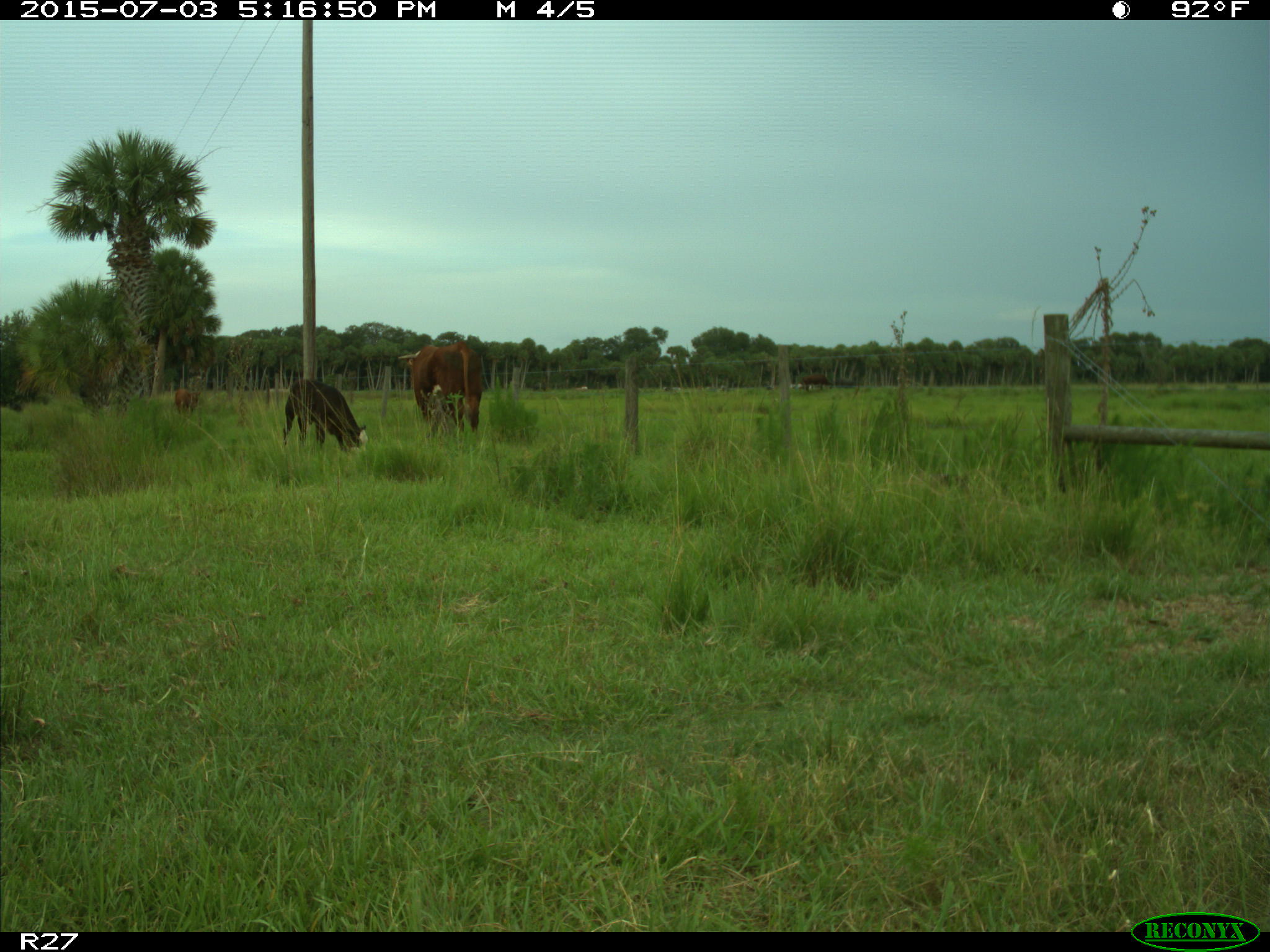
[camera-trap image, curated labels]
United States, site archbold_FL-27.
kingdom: Animalia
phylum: Chordata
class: Mammalia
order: Artiodactyla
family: Bovidae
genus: Bos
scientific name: Bos taurus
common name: domestic cow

---

**Exercise objective**
An exact copy of the records above is wanted, with the pictures omitted.

**Output of the exercise**
[camera-trap image, curated labels]
United States, site archbold_FL-27.
kingdom: Animalia
phylum: Chordata
class: Mammalia
order: Artiodactyla
family: Bovidae
genus: Bos
scientific name: Bos taurus
common name: domestic cow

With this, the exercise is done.